Bernardini sugere que a participação de 30% no ingresso de capitais atribuída pelo governo ao investimento direto estrangeiro seja colocada entre aspas, “porque a maior parte do que figura nas estatísticas como investimento direto é na verdade compra de empresas. Ora, isto não é investimento, ou só é investimento para o Banco Central, que recebe dólares. Mas o país não recebe fábricas, elas só mudam de titularidade”. O assessor da Abimaq lembra que já fizemos essa experiência em 1995, 96 e 97 e sabemos o que nos custou: “o alto rendimento das ações e das aplicações desestimula o investimento produtivo”.
Os efeitos desse círculo vicioso estimulam o consumo de forma pouco sustentável. Segundo o assessor da Abimaq, o barateamento dos produtos importados, associado aos gastos assistencialistas do governo, como bolsa-família e outros, exerce um efeito equivalente ao de um aumento salarial. “Esse efeito e a queda da Selic tornam o financiamento do consumo altamente lucrativo para os bancos, superando a lucratividade dos títulos do Tesouro. Com acesso ao crédito, novas camadas da população entram no mercado de consumo. Porém, este mercado de crédito só é sustentável se tivermos uma redução do seu custo e um aumento de renda derivado do aumento da produtividade e dos salários reais. Caso contrário, representa um comprometimento de renda futura que conduz à inadimplência”.

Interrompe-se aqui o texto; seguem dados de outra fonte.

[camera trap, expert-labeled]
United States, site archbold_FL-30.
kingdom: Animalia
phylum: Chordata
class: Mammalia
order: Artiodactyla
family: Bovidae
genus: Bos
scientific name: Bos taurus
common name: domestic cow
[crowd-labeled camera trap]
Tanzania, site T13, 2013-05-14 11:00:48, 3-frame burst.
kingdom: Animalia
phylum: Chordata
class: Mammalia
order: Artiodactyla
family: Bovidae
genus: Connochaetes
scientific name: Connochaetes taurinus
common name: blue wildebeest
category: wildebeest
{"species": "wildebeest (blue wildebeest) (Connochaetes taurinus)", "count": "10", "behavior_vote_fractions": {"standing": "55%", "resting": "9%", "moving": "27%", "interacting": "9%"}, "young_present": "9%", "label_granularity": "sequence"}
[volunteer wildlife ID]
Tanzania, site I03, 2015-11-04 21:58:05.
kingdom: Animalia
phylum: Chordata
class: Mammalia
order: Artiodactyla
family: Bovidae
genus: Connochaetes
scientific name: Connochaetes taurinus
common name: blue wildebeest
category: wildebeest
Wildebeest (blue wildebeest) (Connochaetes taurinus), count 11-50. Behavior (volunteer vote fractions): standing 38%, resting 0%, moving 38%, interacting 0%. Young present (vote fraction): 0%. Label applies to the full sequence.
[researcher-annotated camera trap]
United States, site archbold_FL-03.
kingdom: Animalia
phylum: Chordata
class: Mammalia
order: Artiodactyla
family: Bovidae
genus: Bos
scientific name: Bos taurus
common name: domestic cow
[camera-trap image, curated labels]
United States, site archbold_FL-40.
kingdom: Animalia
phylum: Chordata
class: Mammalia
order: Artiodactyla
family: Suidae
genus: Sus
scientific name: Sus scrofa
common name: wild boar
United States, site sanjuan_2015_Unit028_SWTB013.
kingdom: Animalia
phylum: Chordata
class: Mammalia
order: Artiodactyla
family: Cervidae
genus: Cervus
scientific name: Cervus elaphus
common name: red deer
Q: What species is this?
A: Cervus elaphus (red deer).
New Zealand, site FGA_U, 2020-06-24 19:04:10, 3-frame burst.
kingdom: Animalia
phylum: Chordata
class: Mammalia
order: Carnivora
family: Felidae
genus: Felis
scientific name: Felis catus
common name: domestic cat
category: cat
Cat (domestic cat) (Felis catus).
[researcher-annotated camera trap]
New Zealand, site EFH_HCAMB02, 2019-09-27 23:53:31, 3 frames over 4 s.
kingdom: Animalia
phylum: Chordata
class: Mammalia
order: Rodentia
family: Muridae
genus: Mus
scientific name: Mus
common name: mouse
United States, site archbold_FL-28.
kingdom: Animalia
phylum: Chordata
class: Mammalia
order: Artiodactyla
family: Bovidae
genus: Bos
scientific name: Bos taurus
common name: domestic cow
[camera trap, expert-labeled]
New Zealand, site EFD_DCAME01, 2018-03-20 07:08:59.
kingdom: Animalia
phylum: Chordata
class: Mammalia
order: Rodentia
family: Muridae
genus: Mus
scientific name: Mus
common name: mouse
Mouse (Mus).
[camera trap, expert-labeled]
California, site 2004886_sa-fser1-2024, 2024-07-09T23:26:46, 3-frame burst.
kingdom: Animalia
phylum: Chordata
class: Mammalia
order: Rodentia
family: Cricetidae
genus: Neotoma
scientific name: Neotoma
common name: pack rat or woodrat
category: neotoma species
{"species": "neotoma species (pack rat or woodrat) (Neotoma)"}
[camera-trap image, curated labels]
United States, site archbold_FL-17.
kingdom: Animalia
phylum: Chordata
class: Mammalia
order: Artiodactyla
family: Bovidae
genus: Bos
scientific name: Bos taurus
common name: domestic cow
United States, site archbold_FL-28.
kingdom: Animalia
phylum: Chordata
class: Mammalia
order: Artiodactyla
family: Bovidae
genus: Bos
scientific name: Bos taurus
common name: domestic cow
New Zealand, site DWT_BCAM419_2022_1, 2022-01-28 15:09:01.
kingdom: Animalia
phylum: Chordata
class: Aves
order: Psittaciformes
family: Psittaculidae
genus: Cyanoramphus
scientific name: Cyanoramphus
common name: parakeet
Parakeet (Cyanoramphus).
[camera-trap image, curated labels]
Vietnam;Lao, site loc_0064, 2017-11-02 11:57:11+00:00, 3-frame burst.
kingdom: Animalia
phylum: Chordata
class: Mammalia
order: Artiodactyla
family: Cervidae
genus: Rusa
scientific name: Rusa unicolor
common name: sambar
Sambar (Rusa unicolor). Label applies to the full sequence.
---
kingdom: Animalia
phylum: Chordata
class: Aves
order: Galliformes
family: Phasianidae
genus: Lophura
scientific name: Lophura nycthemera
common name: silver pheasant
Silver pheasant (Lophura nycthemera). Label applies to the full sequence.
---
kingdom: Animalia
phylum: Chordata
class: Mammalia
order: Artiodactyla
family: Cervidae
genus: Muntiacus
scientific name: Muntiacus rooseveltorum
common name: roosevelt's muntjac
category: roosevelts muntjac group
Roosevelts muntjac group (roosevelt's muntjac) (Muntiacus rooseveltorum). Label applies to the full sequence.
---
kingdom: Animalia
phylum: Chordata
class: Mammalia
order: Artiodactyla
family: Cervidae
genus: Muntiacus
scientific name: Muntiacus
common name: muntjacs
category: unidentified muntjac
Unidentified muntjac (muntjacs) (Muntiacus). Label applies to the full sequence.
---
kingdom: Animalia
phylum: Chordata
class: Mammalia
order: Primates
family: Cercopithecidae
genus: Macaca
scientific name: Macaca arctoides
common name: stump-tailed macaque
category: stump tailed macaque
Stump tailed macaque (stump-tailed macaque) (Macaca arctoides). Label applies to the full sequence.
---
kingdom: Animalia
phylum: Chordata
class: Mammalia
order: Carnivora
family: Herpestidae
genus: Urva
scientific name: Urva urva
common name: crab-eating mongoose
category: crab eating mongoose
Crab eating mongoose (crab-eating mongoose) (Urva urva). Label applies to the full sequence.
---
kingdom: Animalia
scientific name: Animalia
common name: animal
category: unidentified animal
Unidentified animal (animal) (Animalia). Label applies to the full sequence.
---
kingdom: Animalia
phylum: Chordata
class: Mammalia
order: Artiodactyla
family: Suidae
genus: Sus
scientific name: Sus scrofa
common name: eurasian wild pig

Em vez de aumento real de produtividade e salários, entretanto, o que se vê no Brasil hoje é um aumento quantitativo do emprego de baixa renda, que, segundo Bernardini, “no fundo é mais uma formalização de empregos pré-existentes do que a criação de empregos novos”. Esse quadro vem sendo escamoteado pela persistência do céu de brigadeiro no comércio internacional, mas na eventualidade de uma crise externa a situação brasileira pode se complicar. Para o assessor da
Abimaq, é fácil prever as conseqüências: “em primeiro lugar, haverá uma forte redução da balança comercial. As importações já estão crescendo 30% ao ano contra 15% das exportações, o que por si só configura uma tendência nessa direção. Se considerarmos outros desdobramentos de uma crise externa, como a redução dos preços das commodities brasileiras e a inversão do fluxo de capitais, teremos, enfim, a tão desejada desvalorização do real. Mas aí poderá ser muito tarde”.
De acordo com Bernardini, cinco anos de juros altos, carga tributária crescente e câmbio desfavorável não chegaram a provocar uma desindustrialização geral no país, mas já se observa uma desindustrialização seletiva, mais acentuada nos setores conhecidos como “bens de salário” – indústrias de tecidos, calçados etc. “Primeiro se começa a importar bens intermediários e insumos para a produção. Depois, o mercado de consumo, que é mais lento e mais varejista, começa a importar bens de salário. E por fim passa a importar produtos acabados, porque o empresário conclui que não vale a pena produzir”.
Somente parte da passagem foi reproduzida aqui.